*** Page text Section Begins ***
Grantham artist's alternative Margaret Thatcher statue 'in poor taste'
An artist’s unveiling of his own Margaret Thatcher statue in Grantham has been described as “in poor taste” and is being investigated by police.
Mark Roberts, who lives in Grantham, placed his sculpture on top of the plinth in St Peter’s Hill at 4am on Sunday. It was gone by Monday, removed by the district council.
The plinth was placed on the green last year ready for a controversial 10ft bronze sculpture of the Grantham-born former Prime Minister. Its unveiling has been delayed by the pandemic.
Mr Roberts, 34, who uses the pseudonym MarkRobla, told the Journal the reaction to his statue has “put a smile” on his face.
But the statue – a plaster head with Lady Thatcher’s iconic flick of hair placed on a spike with her handbag below – has not been welcomed by Grantham Museum or South Kesteven District Council, which are working together on the statue project.
The alternative statue has made headlines around the world.
Amanda Schonhut, Grantham Museum’s fund-raising director, said she had even been contacted by Russian journalists.
Referring to Mr Roberts’ statue, she said: “I do not see this as a bit of fun. I don’t think he should have done it.
“Putting a head on a spike is in poor taste, in my view.
“It was the museum’s idea to bring the bronze statue to Grantham. We have been promoting it and raising money to bring it here, so I don’t think this is terribly appropriate.
*** Page text Section Ends ***
List every part of the alternative statue as the news report describes it.
*** Excerpted records Section Begins ***
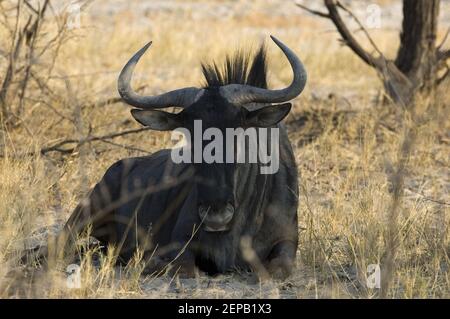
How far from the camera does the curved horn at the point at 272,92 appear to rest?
6320 millimetres

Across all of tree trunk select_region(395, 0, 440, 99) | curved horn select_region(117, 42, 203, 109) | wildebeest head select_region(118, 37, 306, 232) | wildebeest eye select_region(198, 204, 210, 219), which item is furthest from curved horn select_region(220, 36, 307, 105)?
tree trunk select_region(395, 0, 440, 99)

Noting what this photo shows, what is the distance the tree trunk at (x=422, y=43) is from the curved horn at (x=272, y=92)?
4898mm

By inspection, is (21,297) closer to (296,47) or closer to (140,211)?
(140,211)

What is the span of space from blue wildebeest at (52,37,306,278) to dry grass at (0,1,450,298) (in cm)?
19

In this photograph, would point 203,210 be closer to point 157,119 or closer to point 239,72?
point 157,119

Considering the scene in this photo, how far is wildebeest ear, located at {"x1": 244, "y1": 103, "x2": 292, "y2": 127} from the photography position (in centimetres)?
641

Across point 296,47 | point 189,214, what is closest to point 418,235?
point 189,214

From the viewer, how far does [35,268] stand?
6.34 m

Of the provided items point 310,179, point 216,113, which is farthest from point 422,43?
point 216,113

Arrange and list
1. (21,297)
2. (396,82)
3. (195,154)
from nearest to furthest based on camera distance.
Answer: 1. (21,297)
2. (195,154)
3. (396,82)

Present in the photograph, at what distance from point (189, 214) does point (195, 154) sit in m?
0.57

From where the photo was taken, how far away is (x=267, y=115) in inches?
255

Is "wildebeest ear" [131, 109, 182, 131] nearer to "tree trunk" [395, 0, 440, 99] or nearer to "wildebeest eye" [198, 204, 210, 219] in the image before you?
"wildebeest eye" [198, 204, 210, 219]

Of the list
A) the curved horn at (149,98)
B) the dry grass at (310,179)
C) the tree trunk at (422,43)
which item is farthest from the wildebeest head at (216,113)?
the tree trunk at (422,43)
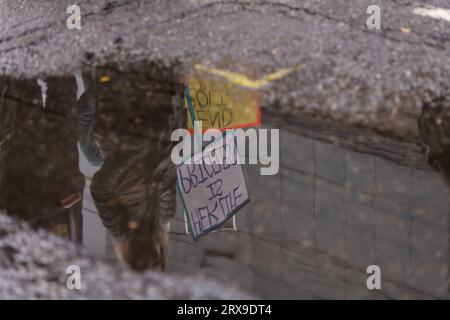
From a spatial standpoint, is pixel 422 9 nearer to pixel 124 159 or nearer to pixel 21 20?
pixel 124 159

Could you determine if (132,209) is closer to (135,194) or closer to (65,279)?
(135,194)

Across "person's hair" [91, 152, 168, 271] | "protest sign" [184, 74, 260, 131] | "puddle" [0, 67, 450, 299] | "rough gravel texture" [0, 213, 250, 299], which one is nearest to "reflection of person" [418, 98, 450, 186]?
"puddle" [0, 67, 450, 299]

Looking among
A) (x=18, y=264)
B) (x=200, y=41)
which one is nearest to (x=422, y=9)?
(x=200, y=41)

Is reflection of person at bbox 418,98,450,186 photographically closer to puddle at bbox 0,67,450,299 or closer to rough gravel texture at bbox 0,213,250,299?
puddle at bbox 0,67,450,299

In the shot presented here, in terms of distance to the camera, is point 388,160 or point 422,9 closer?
point 388,160

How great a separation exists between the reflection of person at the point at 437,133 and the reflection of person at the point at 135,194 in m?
0.95

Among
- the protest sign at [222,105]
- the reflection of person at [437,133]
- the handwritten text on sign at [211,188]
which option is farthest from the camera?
the protest sign at [222,105]

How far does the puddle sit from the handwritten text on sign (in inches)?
1.4

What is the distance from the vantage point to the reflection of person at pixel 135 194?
2314mm

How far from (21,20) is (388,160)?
6.21 ft

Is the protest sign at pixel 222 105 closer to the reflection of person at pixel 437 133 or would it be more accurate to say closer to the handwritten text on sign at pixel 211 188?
the handwritten text on sign at pixel 211 188

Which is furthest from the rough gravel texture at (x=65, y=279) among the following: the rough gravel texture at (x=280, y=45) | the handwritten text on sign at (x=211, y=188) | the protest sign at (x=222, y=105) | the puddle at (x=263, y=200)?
the rough gravel texture at (x=280, y=45)

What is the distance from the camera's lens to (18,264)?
2303mm

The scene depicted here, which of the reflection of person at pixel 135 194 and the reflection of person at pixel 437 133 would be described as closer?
the reflection of person at pixel 135 194
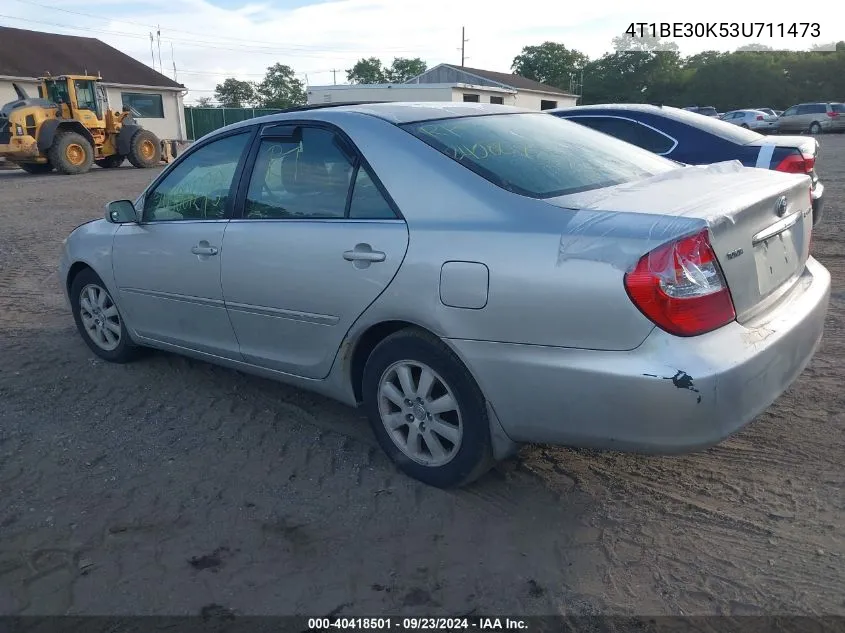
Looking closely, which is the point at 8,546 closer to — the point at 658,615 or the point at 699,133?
the point at 658,615

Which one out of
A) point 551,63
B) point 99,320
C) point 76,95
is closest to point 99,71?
point 76,95

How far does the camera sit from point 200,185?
4.09m

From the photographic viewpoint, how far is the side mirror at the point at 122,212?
14.3 ft

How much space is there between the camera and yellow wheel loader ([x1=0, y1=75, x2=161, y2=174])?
19719 mm

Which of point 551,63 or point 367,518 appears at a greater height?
point 551,63

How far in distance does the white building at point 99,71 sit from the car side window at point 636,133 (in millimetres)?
30008

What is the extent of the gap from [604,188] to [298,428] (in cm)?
202

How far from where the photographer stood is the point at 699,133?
6.72 metres

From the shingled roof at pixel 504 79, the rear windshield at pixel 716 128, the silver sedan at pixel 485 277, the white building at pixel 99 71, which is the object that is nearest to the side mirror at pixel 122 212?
the silver sedan at pixel 485 277

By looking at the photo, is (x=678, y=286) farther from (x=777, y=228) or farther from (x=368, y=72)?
(x=368, y=72)

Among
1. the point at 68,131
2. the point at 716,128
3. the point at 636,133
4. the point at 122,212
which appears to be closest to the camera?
the point at 122,212

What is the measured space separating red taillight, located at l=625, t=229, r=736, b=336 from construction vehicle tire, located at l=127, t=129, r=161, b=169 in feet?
75.0

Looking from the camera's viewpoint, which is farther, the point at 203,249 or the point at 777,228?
the point at 203,249

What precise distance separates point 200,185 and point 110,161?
2161cm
*** Excerpted records Section Ends ***
| Answer to the exercise |
- A plaster head with Lady Thatcher's iconic flick of hair
- A spike on which the head is placed
- Her handbag, placed below